During the 2022 Period, cash used in operating activities of $2,060,941 primarily resulted from its net loss of $28,627,368, offset by stock-based compensation of $24,582,181, impairment of equipment of $748,269 and loss on cryptocurrency transactions of $186,716.

During the 2021 Period, cash used in operating activities of $737,980 primarily resulted from its net loss of $3,066,865 offset by stock-based compensation of $2,518,171 and loss on cryptocurrency transactions of $20,708.





Investing Activities


Cash provided by investing activities in the 2022 Period of $942,534 resulted from the $743,513 cash acquired from the reverse merger acquisition and the proceeds of $509.997 from sale of cryptocurrency assets, offset by the purchase of equipment of $370,976.
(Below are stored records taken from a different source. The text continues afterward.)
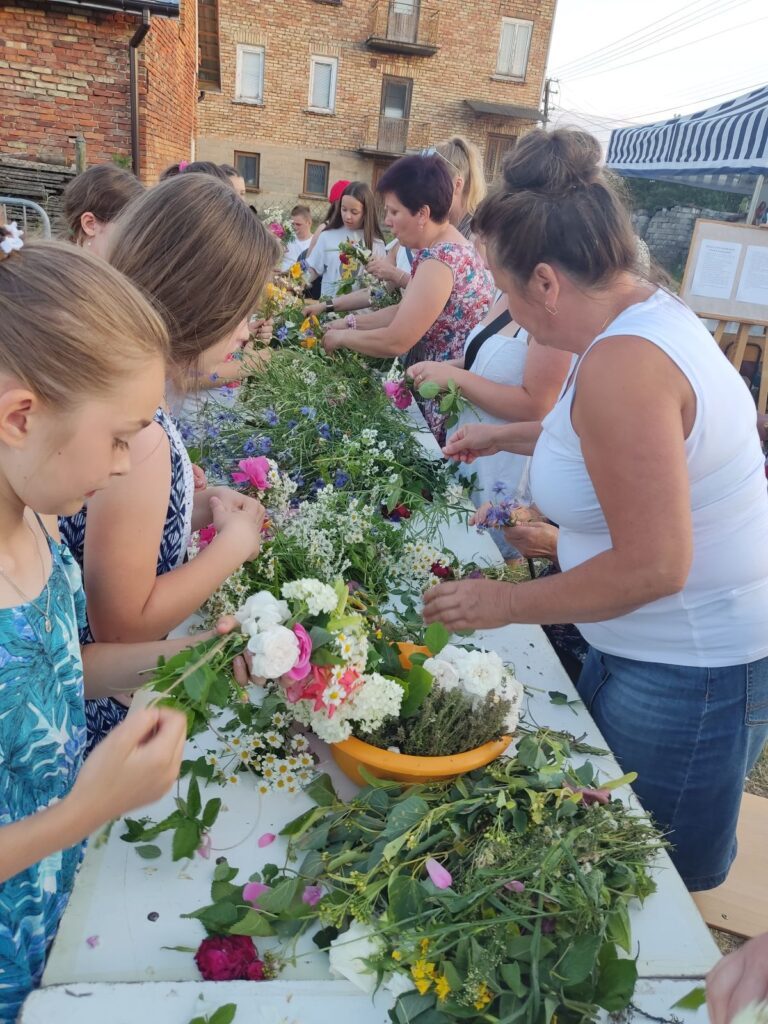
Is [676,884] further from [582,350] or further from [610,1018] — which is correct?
[582,350]

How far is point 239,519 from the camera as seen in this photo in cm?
155

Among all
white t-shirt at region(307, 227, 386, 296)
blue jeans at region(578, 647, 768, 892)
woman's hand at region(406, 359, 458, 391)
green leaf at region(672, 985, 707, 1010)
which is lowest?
blue jeans at region(578, 647, 768, 892)

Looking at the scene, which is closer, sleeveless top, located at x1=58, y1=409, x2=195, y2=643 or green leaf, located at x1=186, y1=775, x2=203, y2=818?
green leaf, located at x1=186, y1=775, x2=203, y2=818

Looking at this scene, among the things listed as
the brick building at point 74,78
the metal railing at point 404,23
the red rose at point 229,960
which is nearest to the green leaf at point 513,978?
the red rose at point 229,960

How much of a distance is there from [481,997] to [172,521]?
98 centimetres

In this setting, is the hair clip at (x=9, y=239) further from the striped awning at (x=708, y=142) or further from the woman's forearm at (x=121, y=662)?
the striped awning at (x=708, y=142)

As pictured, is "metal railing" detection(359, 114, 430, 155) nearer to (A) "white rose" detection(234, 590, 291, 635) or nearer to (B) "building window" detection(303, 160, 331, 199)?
(B) "building window" detection(303, 160, 331, 199)

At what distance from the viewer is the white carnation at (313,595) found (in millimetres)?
1190

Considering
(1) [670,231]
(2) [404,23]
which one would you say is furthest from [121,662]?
(2) [404,23]

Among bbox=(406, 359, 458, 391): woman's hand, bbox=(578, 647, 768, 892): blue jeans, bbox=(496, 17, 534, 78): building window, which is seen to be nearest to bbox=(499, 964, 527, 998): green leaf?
bbox=(578, 647, 768, 892): blue jeans

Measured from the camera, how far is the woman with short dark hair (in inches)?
114

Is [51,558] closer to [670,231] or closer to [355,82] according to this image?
[670,231]

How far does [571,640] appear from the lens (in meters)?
2.08

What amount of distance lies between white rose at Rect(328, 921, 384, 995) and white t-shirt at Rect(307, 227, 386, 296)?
17.0 feet
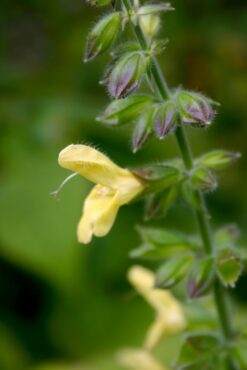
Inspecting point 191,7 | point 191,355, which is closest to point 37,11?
point 191,7

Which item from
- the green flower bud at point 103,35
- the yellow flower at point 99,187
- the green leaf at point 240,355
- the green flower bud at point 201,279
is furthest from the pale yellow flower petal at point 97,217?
the green leaf at point 240,355

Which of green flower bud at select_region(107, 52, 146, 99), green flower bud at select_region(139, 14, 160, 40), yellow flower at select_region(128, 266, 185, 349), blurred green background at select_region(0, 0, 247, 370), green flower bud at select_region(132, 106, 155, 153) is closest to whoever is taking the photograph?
green flower bud at select_region(107, 52, 146, 99)

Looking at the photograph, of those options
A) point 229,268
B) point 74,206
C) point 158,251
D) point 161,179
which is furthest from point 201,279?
point 74,206

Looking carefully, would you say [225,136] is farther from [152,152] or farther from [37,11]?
[37,11]

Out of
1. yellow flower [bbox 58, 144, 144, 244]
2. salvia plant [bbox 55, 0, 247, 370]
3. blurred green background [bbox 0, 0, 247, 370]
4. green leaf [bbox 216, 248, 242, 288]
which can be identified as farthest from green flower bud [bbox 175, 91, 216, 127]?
blurred green background [bbox 0, 0, 247, 370]

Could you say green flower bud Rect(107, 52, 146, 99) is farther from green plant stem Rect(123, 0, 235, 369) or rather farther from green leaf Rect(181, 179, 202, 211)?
green leaf Rect(181, 179, 202, 211)
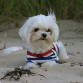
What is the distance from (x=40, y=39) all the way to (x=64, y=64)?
19.4 inches

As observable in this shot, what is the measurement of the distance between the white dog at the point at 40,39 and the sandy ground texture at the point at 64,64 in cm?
25

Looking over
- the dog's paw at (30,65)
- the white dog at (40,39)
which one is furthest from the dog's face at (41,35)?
the dog's paw at (30,65)

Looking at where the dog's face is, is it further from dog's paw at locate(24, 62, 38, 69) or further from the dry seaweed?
the dry seaweed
Cash provided by investing activities in the 2021 Period of $45,672 resulted from proceeds of $734,873 from the sale of cryptocurrency assets, offset by the purchase of equipment of $697,201.





Financing Activities


In the 2022 Period, cash provided by financing activities of $1,097,963 consisted of $724,865 in net proceeds from the issuance of common shares, $380,000 in proceeds from the issuance of notes payable, and $201,250 of proceeds from the issuance of Series B preferred shares, offset by payments on equipment notes payable of $208,152.

In the 2021 Period, cash provided by financing activities of $2,109,415 consisted of $1,807,574 in net proceeds from the sale of common shares, $334,980 in net proceeds from the sale of preferred shares, and $830,000 in proceeds from notes payable, offset by payments on equipment notes payable of $861,564.